• _Dataset entries_
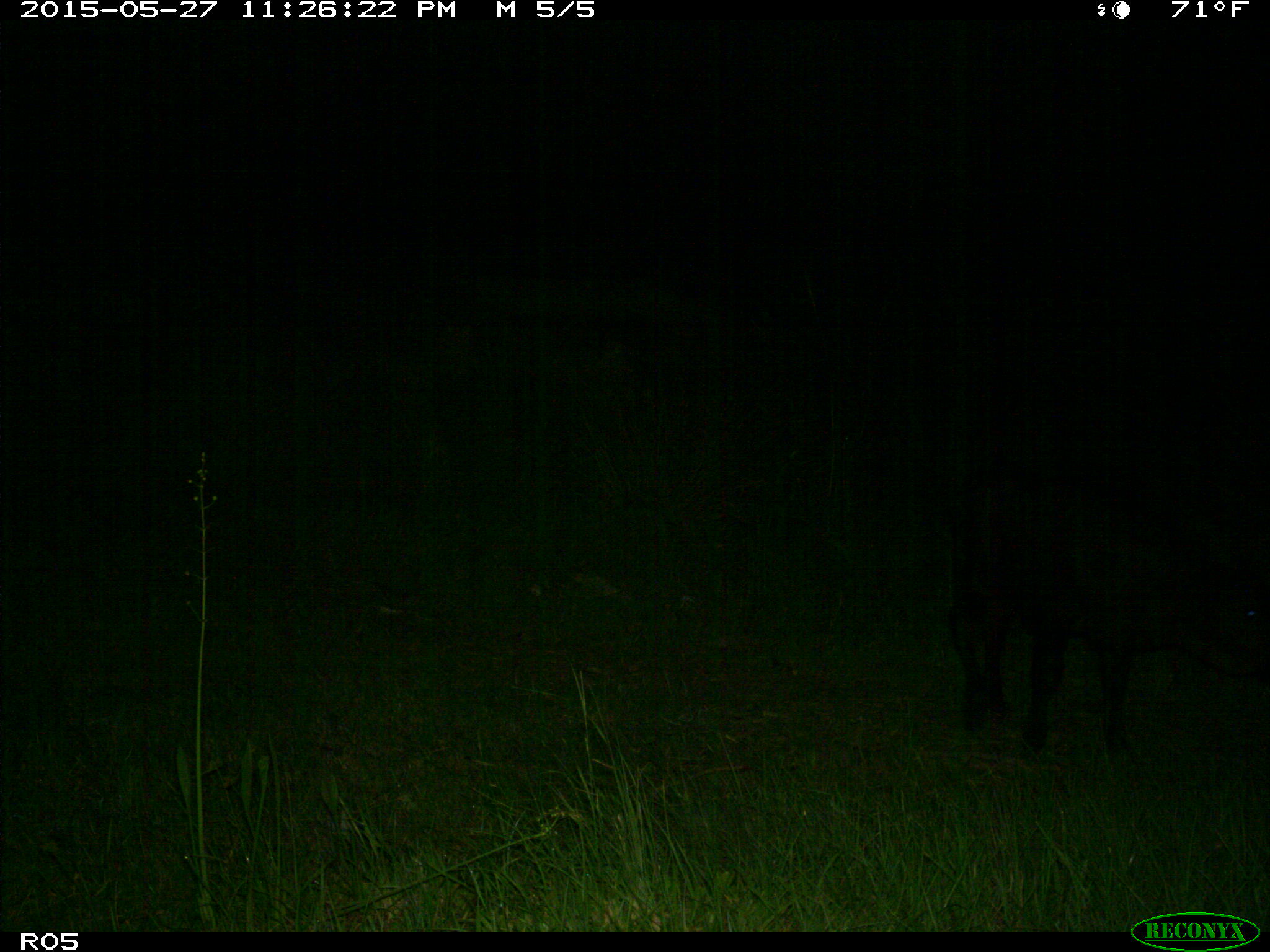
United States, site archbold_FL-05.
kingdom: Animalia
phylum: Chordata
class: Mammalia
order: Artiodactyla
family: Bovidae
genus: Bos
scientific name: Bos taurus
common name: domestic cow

• _What needs to be done_
Only the pictures stay out; the rest of the entries above must be written out exactly.

• _Response for this exercise_
United States, site archbold_FL-05.
kingdom: Animalia
phylum: Chordata
class: Mammalia
order: Artiodactyla
family: Bovidae
genus: Bos
scientific name: Bos taurus
common name: domestic cow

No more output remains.